Try it – When you return the data, keep each character exactly as it appears.

◆ ◆ ◆ ◆ ◆ ◆ ◆

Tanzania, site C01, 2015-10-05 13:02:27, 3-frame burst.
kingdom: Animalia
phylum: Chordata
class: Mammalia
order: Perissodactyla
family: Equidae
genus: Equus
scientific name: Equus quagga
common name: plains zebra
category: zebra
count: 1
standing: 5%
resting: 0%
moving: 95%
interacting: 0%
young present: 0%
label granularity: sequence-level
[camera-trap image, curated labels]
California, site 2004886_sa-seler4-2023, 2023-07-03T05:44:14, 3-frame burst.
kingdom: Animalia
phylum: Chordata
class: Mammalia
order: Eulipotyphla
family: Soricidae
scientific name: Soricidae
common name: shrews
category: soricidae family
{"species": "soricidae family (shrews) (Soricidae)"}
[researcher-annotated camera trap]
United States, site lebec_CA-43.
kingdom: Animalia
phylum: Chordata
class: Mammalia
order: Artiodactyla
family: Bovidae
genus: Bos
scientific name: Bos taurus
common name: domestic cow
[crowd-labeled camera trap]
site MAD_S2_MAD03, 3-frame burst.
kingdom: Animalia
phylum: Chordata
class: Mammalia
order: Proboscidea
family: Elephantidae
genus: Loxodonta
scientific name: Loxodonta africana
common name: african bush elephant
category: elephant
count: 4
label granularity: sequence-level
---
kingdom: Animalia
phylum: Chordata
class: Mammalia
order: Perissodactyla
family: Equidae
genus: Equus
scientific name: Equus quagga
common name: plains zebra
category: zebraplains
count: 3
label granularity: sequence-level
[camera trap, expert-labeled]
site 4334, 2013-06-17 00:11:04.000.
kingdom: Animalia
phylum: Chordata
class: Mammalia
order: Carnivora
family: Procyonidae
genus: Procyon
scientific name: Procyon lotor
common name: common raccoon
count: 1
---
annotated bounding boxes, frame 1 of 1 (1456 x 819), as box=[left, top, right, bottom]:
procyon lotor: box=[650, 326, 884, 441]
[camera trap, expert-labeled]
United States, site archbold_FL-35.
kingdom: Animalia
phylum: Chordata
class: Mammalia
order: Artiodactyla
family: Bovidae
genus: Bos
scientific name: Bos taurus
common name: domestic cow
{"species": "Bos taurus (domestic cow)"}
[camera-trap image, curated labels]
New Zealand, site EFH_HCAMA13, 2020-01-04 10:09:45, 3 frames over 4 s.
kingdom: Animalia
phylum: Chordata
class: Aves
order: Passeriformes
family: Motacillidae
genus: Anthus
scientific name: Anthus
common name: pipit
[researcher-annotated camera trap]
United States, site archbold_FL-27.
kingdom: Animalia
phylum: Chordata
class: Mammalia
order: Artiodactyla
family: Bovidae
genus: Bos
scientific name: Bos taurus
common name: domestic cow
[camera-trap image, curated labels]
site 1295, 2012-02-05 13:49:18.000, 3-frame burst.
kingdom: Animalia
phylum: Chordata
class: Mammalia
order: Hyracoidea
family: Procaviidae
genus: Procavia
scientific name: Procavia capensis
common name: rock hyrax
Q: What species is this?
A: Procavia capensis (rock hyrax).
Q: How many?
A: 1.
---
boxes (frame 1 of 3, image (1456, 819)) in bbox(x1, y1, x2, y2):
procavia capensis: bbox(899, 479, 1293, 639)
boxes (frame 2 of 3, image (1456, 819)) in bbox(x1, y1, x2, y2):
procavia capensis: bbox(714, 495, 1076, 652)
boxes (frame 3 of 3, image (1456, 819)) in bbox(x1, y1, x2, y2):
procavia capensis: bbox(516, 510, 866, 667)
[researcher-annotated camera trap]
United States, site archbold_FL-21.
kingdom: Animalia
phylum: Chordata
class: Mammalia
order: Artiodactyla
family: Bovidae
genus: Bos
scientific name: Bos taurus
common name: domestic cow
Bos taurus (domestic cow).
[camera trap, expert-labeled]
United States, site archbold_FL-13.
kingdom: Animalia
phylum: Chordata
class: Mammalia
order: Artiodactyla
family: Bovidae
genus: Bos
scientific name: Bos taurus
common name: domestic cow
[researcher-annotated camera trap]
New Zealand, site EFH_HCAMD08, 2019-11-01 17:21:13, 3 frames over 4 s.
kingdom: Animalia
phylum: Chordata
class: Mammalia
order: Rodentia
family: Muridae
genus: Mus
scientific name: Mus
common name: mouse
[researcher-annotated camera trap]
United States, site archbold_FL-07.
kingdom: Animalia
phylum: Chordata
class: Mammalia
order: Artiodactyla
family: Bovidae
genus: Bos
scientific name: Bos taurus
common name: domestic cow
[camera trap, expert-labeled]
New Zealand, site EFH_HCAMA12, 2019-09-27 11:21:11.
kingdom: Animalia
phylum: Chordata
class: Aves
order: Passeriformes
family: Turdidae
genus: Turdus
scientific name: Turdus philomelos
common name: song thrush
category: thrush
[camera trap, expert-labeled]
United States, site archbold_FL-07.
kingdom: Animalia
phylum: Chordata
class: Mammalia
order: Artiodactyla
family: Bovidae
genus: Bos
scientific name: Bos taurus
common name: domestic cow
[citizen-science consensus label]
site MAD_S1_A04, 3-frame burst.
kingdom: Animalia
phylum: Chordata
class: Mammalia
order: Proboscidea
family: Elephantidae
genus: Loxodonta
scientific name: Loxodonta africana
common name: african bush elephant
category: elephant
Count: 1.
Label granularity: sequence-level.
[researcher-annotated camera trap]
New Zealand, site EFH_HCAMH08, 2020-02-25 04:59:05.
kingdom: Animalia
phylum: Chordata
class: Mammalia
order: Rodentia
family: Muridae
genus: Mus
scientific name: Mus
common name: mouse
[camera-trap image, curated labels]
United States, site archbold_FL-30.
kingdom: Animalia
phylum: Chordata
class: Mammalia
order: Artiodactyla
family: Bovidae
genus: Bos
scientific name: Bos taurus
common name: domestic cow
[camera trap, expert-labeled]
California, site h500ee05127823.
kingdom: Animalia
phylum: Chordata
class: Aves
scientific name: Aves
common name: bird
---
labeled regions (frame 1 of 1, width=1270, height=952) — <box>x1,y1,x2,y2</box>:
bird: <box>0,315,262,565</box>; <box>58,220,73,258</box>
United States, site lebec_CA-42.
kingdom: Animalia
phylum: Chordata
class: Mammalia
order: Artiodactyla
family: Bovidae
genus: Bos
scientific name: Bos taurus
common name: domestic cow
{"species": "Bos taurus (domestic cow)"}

◆ ◆ ◆ ◆ ◆ ◆ ◆

Reply –
Tanzania, site C01, 2015-10-05 13:02:27, 3-frame burst.
kingdom: Animalia
phylum: Chordata
class: Mammalia
order: Perissodactyla
family: Equidae
genus: Equus
scientific name: Equus quagga
common name: plains zebra
category: zebra
count: 1
standing: 5%
resting: 0%
moving: 95%
interacting: 0%
young present: 0%
label granularity: sequence-level
[camera-trap image, curated labels]
California, site 2004886_sa-seler4-2023, 2023-07-03T05:44:14, 3-frame burst.
kingdom: Animalia
phylum: Chordata
class: Mammalia
order: Eulipotyphla
family: Soricidae
scientific name: Soricidae
common name: shrews
category: soricidae family
{"species": "soricidae family (shrews) (Soricidae)"}
[researcher-annotated camera trap]
United States, site lebec_CA-43.
kingdom: Animalia
phylum: Chordata
class: Mammalia
order: Artiodactyla
family: Bovidae
genus: Bos
scientific name: Bos taurus
common name: domestic cow
[crowd-labeled camera trap]
site MAD_S2_MAD03, 3-frame burst.
kingdom: Animalia
phylum: Chordata
class: Mammalia
order: Proboscidea
family: Elephantidae
genus: Loxodonta
scientific name: Loxodonta africana
common name: african bush elephant
category: elephant
count: 4
label granularity: sequence-level
---
kingdom: Animalia
phylum: Chordata
class: Mammalia
order: Perissodactyla
family: Equidae
genus: Equus
scientific name: Equus quagga
common name: plains zebra
category: zebraplains
count: 3
label granularity: sequence-level
[camera trap, expert-labeled]
site 4334, 2013-06-17 00:11:04.000.
kingdom: Animalia
phylum: Chordata
class: Mammalia
order: Carnivora
family: Procyonidae
genus: Procyon
scientific name: Procyon lotor
common name: common raccoon
count: 1
---
annotated bounding boxes, frame 1 of 1 (1456 x 819), as box=[left, top, right, bottom]:
procyon lotor: box=[650, 326, 884, 441]
[camera trap, expert-labeled]
United States, site archbold_FL-35.
kingdom: Animalia
phylum: Chordata
class: Mammalia
order: Artiodactyla
family: Bovidae
genus: Bos
scientific name: Bos taurus
common name: domestic cow
{"species": "Bos taurus (domestic cow)"}
[camera-trap image, curated labels]
New Zealand, site EFH_HCAMA13, 2020-01-04 10:09:45, 3 frames over 4 s.
kingdom: Animalia
phylum: Chordata
class: Aves
order: Passeriformes
family: Motacillidae
genus: Anthus
scientific name: Anthus
common name: pipit
[researcher-annotated camera trap]
United States, site archbold_FL-27.
kingdom: Animalia
phylum: Chordata
class: Mammalia
order: Artiodactyla
family: Bovidae
genus: Bos
scientific name: Bos taurus
common name: domestic cow
[camera-trap image, curated labels]
site 1295, 2012-02-05 13:49:18.000, 3-frame burst.
kingdom: Animalia
phylum: Chordata
class: Mammalia
order: Hyracoidea
family: Procaviidae
genus: Procavia
scientific name: Procavia capensis
common name: rock hyrax
Q: What species is this?
A: Procavia capensis (rock hyrax).
Q: How many?
A: 1.
---
boxes (frame 1 of 3, image (1456, 819)) in bbox(x1, y1, x2, y2):
procavia capensis: bbox(899, 479, 1293, 639)
boxes (frame 2 of 3, image (1456, 819)) in bbox(x1, y1, x2, y2):
procavia capensis: bbox(714, 495, 1076, 652)
boxes (frame 3 of 3, image (1456, 819)) in bbox(x1, y1, x2, y2):
procavia capensis: bbox(516, 510, 866, 667)
[researcher-annotated camera trap]
United States, site archbold_FL-21.
kingdom: Animalia
phylum: Chordata
class: Mammalia
order: Artiodactyla
family: Bovidae
genus: Bos
scientific name: Bos taurus
common name: domestic cow
Bos taurus (domestic cow).
[camera trap, expert-labeled]
United States, site archbold_FL-13.
kingdom: Animalia
phylum: Chordata
class: Mammalia
order: Artiodactyla
family: Bovidae
genus: Bos
scientific name: Bos taurus
common name: domestic cow
[researcher-annotated camera trap]
New Zealand, site EFH_HCAMD08, 2019-11-01 17:21:13, 3 frames over 4 s.
kingdom: Animalia
phylum: Chordata
class: Mammalia
order: Rodentia
family: Muridae
genus: Mus
scientific name: Mus
common name: mouse
[researcher-annotated camera trap]
United States, site archbold_FL-07.
kingdom: Animalia
phylum: Chordata
class: Mammalia
order: Artiodactyla
family: Bovidae
genus: Bos
scientific name: Bos taurus
common name: domestic cow
[camera trap, expert-labeled]
New Zealand, site EFH_HCAMA12, 2019-09-27 11:21:11.
kingdom: Animalia
phylum: Chordata
class: Aves
order: Passeriformes
family: Turdidae
genus: Turdus
scientific name: Turdus philomelos
common name: song thrush
category: thrush
[camera trap, expert-labeled]
United States, site archbold_FL-07.
kingdom: Animalia
phylum: Chordata
class: Mammalia
order: Artiodactyla
family: Bovidae
genus: Bos
scientific name: Bos taurus
common name: domestic cow
[citizen-science consensus label]
site MAD_S1_A04, 3-frame burst.
kingdom: Animalia
phylum: Chordata
class: Mammalia
order: Proboscidea
family: Elephantidae
genus: Loxodonta
scientific name: Loxodonta africana
common name: african bush elephant
category: elephant
Count: 1.
Label granularity: sequence-level.
[researcher-annotated camera trap]
New Zealand, site EFH_HCAMH08, 2020-02-25 04:59:05.
kingdom: Animalia
phylum: Chordata
class: Mammalia
order: Rodentia
family: Muridae
genus: Mus
scientific name: Mus
common name: mouse
[camera-trap image, curated labels]
United States, site archbold_FL-30.
kingdom: Animalia
phylum: Chordata
class: Mammalia
order: Artiodactyla
family: Bovidae
genus: Bos
scientific name: Bos taurus
common name: domestic cow
[camera trap, expert-labeled]
California, site h500ee05127823.
kingdom: Animalia
phylum: Chordata
class: Aves
scientific name: Aves
common name: bird
---
labeled regions (frame 1 of 1, width=1270, height=952) — <box>x1,y1,x2,y2</box>:
bird: <box>0,315,262,565</box>; <box>58,220,73,258</box>
United States, site lebec_CA-42.
kingdom: Animalia
phylum: Chordata
class: Mammalia
order: Artiodactyla
family: Bovidae
genus: Bos
scientific name: Bos taurus
common name: domestic cow
{"species": "Bos taurus (domestic cow)"}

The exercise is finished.